Being the charming, talented pro football star, ZJ’s dad has always been everyone’s hero. He’s as loved by the entire neighborhood as he is by his millions of adoring fans. But recently, his dad, the famous all-star, has started changing; he has been forgetting more and started getting angry more often when he used to never yell. The doctor’s relentless tests and ever-changing diagnosis seem to revolve around his dad having one too many concussions, but no one can figure out how to help yet. None of their prescriptions or advice seems to work as ZJ’s dad embarrasses him

in front of his family and friends and begins to forget where he is.
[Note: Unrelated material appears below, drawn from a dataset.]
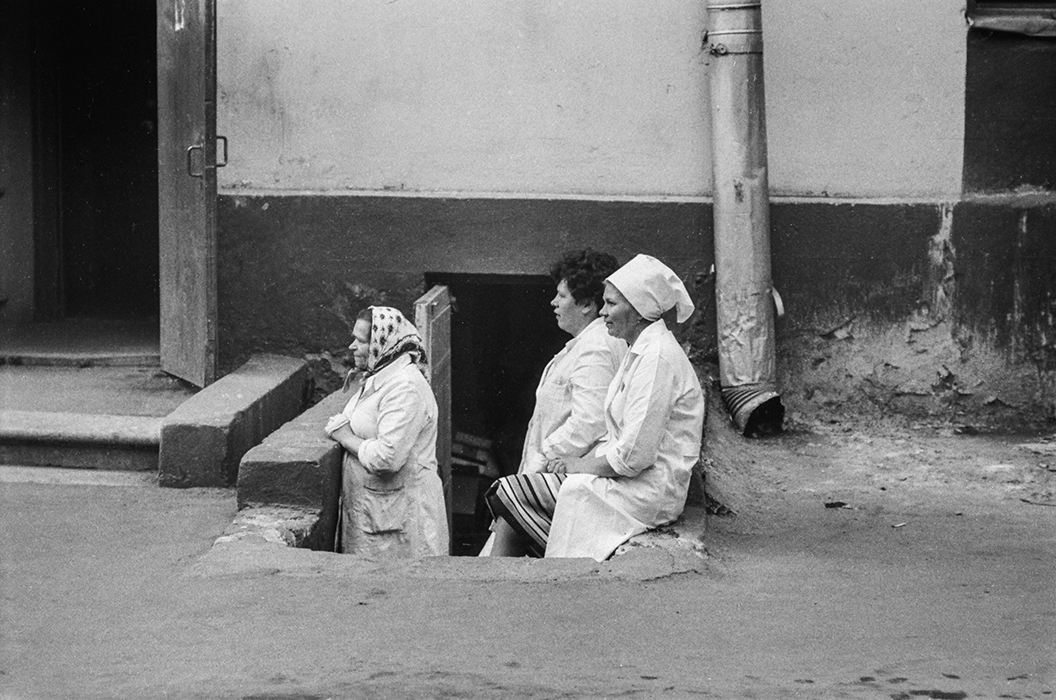 Во дворе дома по ул.Мясникова 35 г.Минск, 1986г.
But ZJ himself is full of just as many questions as the doctors. Will his dad get better? Is his condition permanent? Are their days of singing and making music gone forever? ZJ is determined to stay strong alongside his music and his trusted friends who have his back. And yet, ZJ is still scared even if it seems less scary with family and friends by his side.


Review (SPOILERS AHEAD!):

Jacqueline Woodson has done it yet again; in the 2021 Author Award Winner of the Coretta Scott King Book Award, the author illustrates a poignant and heartbreaking narrative written exclusively in verse, where readers sympathize with the lovable ZJ who, despite feeling scared in the face of his father’s condition, consistently reminds himself to stay strong. Although I typically prefer the traditional prose, I found Woodson’s writing to be earnestly poetic and much more touching. The style and clever breaks she utilizes throughout the novel-in-verse created an emotional effect that helped to move the reader to further empathize with the preteen narrator. Her beautiful parallels among ZJ’s dad’s lively personality, jokes, and vivaciousness and the aftermath of too many concussions during his NFL career not only gives readers insight into ZJ’s perspective of recreating the image of his dad but also reflects the time period between 1999-2000 when the cost of brain injury in football was just beginning to come to light.
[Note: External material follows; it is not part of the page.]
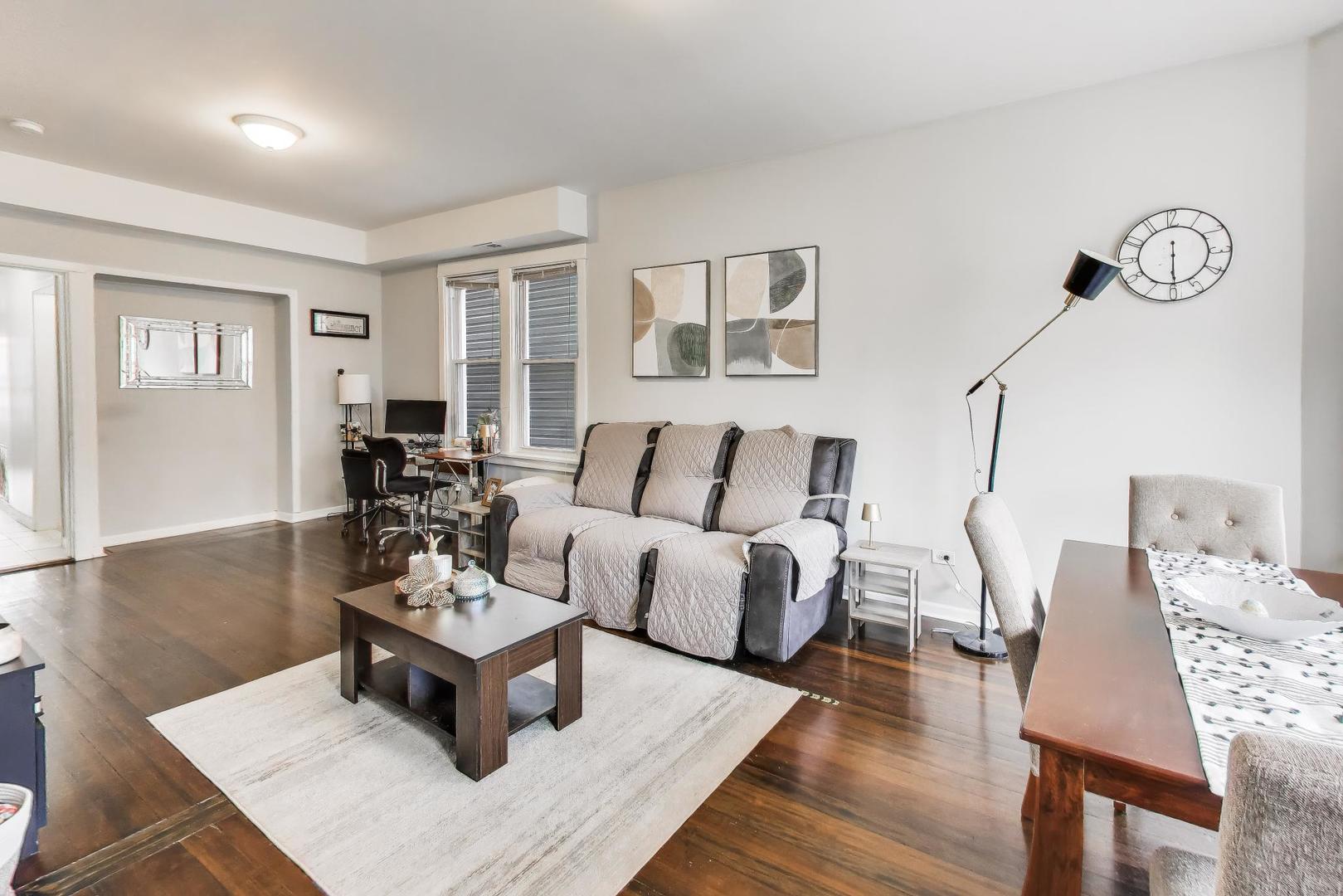 2955 North Gresham Avenue Chicago IL 60618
Although the NFL did not formally acknowledge any connection between scores of players’ crippling neurological ailments to the injuries provoked during countless games until 2016, Woodson portrays the father’s symptoms as ones that bear striking resemblance to C.T.E. (chronic traumatic encephalopathy) and depicts the lack of knowledge surrounding these players’ afflictions. Since the novel-in-verse largely revolves around a theme of change, remembrance, and childhood which are portrayed through ZJ’s flashbacks and contrasted with the present time, readers also see the quiet anguish experienced by the family as the nightmarish and irreversible decline of the once-mighty and strong athlete fades into a character who trembles uncontrollably, stares vacantly, is prone to angry outbursts, and forgets basic things, most achingly the name of the son who bears his name.


Overall, Woodson’s approach to spreading awareness of the cost of playing high contact sports results in a lyrical portrayal filled with evocative language to deepen the readers’ understanding of the hopeful father-and-son tale, as well as pages haunted by the looming idea of a hero fading and his son finding solace in music and weakened memories as his “happily ever after” dissolves.